■ What is needed:
Rewrite every entry below, putting "viewer" wherever "camera" appears and leaving everything else as it is.

■ Source records:
▬▬▬▬▬▬▬▬▬▬
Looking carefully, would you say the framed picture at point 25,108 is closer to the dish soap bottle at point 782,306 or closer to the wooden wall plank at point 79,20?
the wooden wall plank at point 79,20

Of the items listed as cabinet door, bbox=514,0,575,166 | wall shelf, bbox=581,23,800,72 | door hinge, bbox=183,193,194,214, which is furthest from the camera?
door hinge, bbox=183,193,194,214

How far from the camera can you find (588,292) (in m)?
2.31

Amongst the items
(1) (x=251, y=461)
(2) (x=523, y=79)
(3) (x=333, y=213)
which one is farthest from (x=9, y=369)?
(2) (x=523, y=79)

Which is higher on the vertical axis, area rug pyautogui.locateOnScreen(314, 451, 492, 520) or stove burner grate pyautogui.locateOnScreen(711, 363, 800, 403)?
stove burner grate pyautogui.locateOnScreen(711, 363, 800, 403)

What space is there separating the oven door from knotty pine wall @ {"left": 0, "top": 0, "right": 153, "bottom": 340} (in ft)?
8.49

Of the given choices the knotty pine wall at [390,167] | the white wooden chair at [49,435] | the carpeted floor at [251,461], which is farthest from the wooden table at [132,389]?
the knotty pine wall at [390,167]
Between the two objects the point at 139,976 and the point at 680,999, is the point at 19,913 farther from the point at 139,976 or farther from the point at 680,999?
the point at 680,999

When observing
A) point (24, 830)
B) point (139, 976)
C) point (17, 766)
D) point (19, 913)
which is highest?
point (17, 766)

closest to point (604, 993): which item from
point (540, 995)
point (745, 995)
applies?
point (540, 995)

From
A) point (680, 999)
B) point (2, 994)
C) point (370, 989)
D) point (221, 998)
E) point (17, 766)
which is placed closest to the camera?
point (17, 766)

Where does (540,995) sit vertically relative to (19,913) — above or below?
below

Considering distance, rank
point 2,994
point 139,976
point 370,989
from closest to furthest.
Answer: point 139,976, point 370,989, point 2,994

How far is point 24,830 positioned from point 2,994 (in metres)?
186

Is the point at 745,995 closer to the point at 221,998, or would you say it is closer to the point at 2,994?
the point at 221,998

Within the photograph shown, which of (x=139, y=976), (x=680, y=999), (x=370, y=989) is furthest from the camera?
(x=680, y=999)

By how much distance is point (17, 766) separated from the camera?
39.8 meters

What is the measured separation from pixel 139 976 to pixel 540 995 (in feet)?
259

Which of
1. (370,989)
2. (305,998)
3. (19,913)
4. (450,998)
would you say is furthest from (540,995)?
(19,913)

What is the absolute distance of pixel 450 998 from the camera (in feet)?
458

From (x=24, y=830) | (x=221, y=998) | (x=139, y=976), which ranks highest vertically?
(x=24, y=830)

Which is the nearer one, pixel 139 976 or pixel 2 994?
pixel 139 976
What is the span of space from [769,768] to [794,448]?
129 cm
▬▬▬▬▬▬▬▬▬▬
■ Solution to this task:
Looking carefully, would you say the framed picture at point 25,108 is closer to the dish soap bottle at point 782,306 or closer to the wooden wall plank at point 79,20?
the wooden wall plank at point 79,20

Of the items listed as cabinet door, bbox=514,0,575,166 | wall shelf, bbox=581,23,800,72 | door hinge, bbox=183,193,194,214, which is furthest from the viewer?
door hinge, bbox=183,193,194,214

How far from the viewer can you find (588,292) (in m)?
2.31

Amongst the items
(1) (x=251, y=461)
(2) (x=523, y=79)
(3) (x=333, y=213)
which one is farthest from (x=9, y=369)?
(2) (x=523, y=79)

Which is higher on the vertical axis, area rug pyautogui.locateOnScreen(314, 451, 492, 520) or stove burner grate pyautogui.locateOnScreen(711, 363, 800, 403)?
stove burner grate pyautogui.locateOnScreen(711, 363, 800, 403)

What space is there separating the oven door from knotty pine wall @ {"left": 0, "top": 0, "right": 153, "bottom": 340} (in ft)?
8.49

Of the given choices the knotty pine wall at [390,167] | the white wooden chair at [49,435] | the carpeted floor at [251,461], which is farthest from the wooden table at [132,389]?
the knotty pine wall at [390,167]
Between the two objects the point at 139,976 and the point at 680,999, is the point at 19,913 farther from the point at 139,976 or farther from the point at 680,999?
the point at 680,999

When observing
A) point (24, 830)
B) point (139, 976)
C) point (17, 766)
D) point (19, 913)
which is highest?
point (17, 766)

closest to point (604, 993): which item from
point (540, 995)
point (745, 995)
applies?
point (540, 995)

From
A) point (680, 999)
B) point (2, 994)
C) point (370, 989)
D) point (221, 998)
E) point (17, 766)
which is placed closest to the viewer?
point (17, 766)

Where does (540,995) sit vertically relative to (19,913) — above or below?
below

Considering distance, rank
point 2,994
point 139,976
point 370,989
from closest to furthest.
Answer: point 139,976, point 370,989, point 2,994

How far is point 24,830 positioned from point 2,994 (in metres)?
186

Is the point at 745,995 closer to the point at 221,998, or would you say it is closer to the point at 2,994?
the point at 221,998

Within the photograph shown, which of (x=139, y=976), (x=680, y=999), (x=370, y=989) is furthest from the viewer?
(x=680, y=999)

By how much distance is point (17, 766) separated from the viewer?
39.8 meters

What is the measured separation from pixel 139 976 to pixel 540 995 (in feet)?
259

Which of
1. (370,989)
2. (305,998)
3. (19,913)
4. (450,998)
would you say is furthest from (540,995)?
(19,913)

What is the absolute distance of pixel 450 998 from the viewer (in feet)?
458

From (x=24, y=830) | (x=221, y=998) | (x=139, y=976), which ranks highest vertically?
(x=24, y=830)

Which is the nearer one, pixel 139 976 or pixel 2 994?
pixel 139 976
What is the span of space from [769,768] to [794,448]?
129 cm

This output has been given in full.